• Estratto scelto:
------------------------------------
Perché Sabretooth (Tyler Mane) sembra un incrocio fra il Chewbacca di
Guerre stellari e il protagonista maschile della miniserie
televisiva americana La Bella e la Bestia? Perchè Ray Park,
l'attore che interpreta Toad, in una scena ripete esattamente la
stessa sequenza di movimenti che eseguiva Darth Maul, il personaggio
che Park interpretava in Star Wars: Episodio I - La minaccia
fantasma?
------------------------------------
• Dati archiviati:
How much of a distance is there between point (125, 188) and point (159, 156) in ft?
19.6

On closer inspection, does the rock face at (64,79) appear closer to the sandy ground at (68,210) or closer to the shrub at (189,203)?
------------------------------------
• Cosa fare:
[1] Secondo l'estratto su Sabretooth e Toad, quale personaggio interpretava Ray Park in Star Wars: Episodio I - La minaccia fantasma?
[2] Prosegui l'estratto su Sabretooth e Toad partendo da dove si interrompe.
Il materiale non ha alcun ruolo in questa attività.

• Risposte all'esercizio:
[1] Darth Maul.

[2]
Moltissimi anche gli agganci alla realtà storica: il senatore Kelly (Bruce
Davison), che istiga il popolo americano a una crociata contro i
mutanti chiedendo che i loro nomi vengano inseriti in una
"lista", è un clone di Joseph McCarthy; Tom DeSanto, il
soggettista del film, ha paragonato Magneto e Xavier a Malcom X e
Martin Luther King, e Magneto pronuncia il celebre motto del leader
dissidente della Nation of Islam, "con ogni mezzo
necessario" (e del resto l'intera saga di X-Men, nata
contemporaneamente alle battaglie per i diritti civili negli Stati
Uniti, è una metafora della tolleranza, o intolleranza, verso le
minoranze etniche). Anche a livello storico, la commistione fra
realtà e fantasia è totale: il film inizia infatti con una scena
ambientata in un campo di concentramento nazista, dove il giovane
zingaro (ma nel film è mescolato agli ebrei con stella gialla sul
petto) che diventerà in seguito Magneto si vede portar via i
genitori, e scopre così per la prima volta i propri poteri
sovrannaturali.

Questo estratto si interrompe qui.